Tulane professor inducted into Linnean Society
Tulane University biology professor David Heins has been inducted as a fellow of the Linnean Society of London, the world’s oldest active biological society and a leading forum for debate and discussion of natural history.
Heins’ research focuses on the life history and evolutionary ecology of fishes and host-parasite relationships of fishes in North America.
Fellows are recommended to the society by other fellows, and a ballot is held four times a year. Heins was inducted in May at the society’s first-ever U.S. meeting at Harvard University’s Arnold Arboretum.
“Darwin’s later publication ‘On the Origin of Species’ changed the world.”
David Heins
The Linnean Society is an international society whose members are some of the world’s most prominent biologists and naturalists. One of its claims to fame dates back to 1858 when a paper co-authored by Charles Darwin and Alfred Russel Wallace outlining the theory of evolution by natural selection was read before the society.

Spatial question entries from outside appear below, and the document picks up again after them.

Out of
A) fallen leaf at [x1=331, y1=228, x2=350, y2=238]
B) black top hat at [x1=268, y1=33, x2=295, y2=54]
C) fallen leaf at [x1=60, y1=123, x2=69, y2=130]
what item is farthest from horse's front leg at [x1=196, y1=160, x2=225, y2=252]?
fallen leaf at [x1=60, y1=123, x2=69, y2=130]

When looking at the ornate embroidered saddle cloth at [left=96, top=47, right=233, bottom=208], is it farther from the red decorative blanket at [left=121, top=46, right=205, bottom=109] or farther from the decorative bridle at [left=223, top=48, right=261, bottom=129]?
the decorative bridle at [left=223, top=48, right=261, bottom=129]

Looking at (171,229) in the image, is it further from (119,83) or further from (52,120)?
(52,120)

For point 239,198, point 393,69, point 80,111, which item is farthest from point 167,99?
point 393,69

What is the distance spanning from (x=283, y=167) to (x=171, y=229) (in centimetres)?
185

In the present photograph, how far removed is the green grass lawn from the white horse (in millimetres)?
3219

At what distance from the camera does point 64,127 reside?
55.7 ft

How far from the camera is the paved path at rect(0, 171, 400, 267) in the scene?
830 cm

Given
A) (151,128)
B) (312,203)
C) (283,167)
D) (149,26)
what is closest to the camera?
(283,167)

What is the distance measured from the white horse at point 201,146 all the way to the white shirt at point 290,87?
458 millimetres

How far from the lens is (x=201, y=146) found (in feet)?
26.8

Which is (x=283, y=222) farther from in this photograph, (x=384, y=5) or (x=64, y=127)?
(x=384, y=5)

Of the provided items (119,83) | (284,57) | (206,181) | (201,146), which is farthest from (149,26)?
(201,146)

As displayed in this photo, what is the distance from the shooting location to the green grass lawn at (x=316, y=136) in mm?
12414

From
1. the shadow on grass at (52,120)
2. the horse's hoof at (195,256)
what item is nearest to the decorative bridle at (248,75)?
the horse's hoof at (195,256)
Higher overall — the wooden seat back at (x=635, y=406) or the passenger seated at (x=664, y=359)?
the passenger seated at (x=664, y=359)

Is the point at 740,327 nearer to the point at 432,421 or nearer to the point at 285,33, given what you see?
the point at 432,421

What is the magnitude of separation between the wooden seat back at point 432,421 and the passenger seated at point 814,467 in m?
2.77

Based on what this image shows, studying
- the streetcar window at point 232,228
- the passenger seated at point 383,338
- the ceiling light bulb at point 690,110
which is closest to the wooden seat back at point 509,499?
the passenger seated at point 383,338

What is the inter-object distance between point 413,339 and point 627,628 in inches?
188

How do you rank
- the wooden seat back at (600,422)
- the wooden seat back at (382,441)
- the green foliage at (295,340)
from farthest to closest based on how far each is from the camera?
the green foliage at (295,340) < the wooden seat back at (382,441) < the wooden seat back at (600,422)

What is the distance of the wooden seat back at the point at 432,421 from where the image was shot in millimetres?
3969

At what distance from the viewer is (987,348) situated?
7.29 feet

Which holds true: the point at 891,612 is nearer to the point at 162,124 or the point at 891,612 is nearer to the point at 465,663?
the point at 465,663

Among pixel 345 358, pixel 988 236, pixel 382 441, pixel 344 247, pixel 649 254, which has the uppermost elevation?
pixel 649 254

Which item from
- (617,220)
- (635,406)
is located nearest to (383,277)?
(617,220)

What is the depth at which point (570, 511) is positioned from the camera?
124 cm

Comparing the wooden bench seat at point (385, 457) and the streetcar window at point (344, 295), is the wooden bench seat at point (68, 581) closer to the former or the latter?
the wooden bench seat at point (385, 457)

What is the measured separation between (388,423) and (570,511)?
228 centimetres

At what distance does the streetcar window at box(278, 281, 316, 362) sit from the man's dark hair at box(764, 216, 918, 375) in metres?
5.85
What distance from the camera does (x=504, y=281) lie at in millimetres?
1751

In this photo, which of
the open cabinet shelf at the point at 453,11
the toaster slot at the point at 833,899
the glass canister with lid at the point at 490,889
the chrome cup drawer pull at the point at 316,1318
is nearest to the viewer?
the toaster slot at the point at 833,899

“Darwin’s later publication On the Origin of Species changed the world,” said Heins, chair of the Department of Ecology and Evolutionary Biology at Tulane. “Being a part of the society is a real honor to me.”
The Linnean Society was founded in 1788. Its name is taken from the Swedish naturalist Carl Linnaeus, whose botanical, zoological and library collections have been kept at the society since 1829. The group promotes the study of all aspects of the biological sciences, with particular emphasis on evolution, taxonomy, biodiversity and sustainability.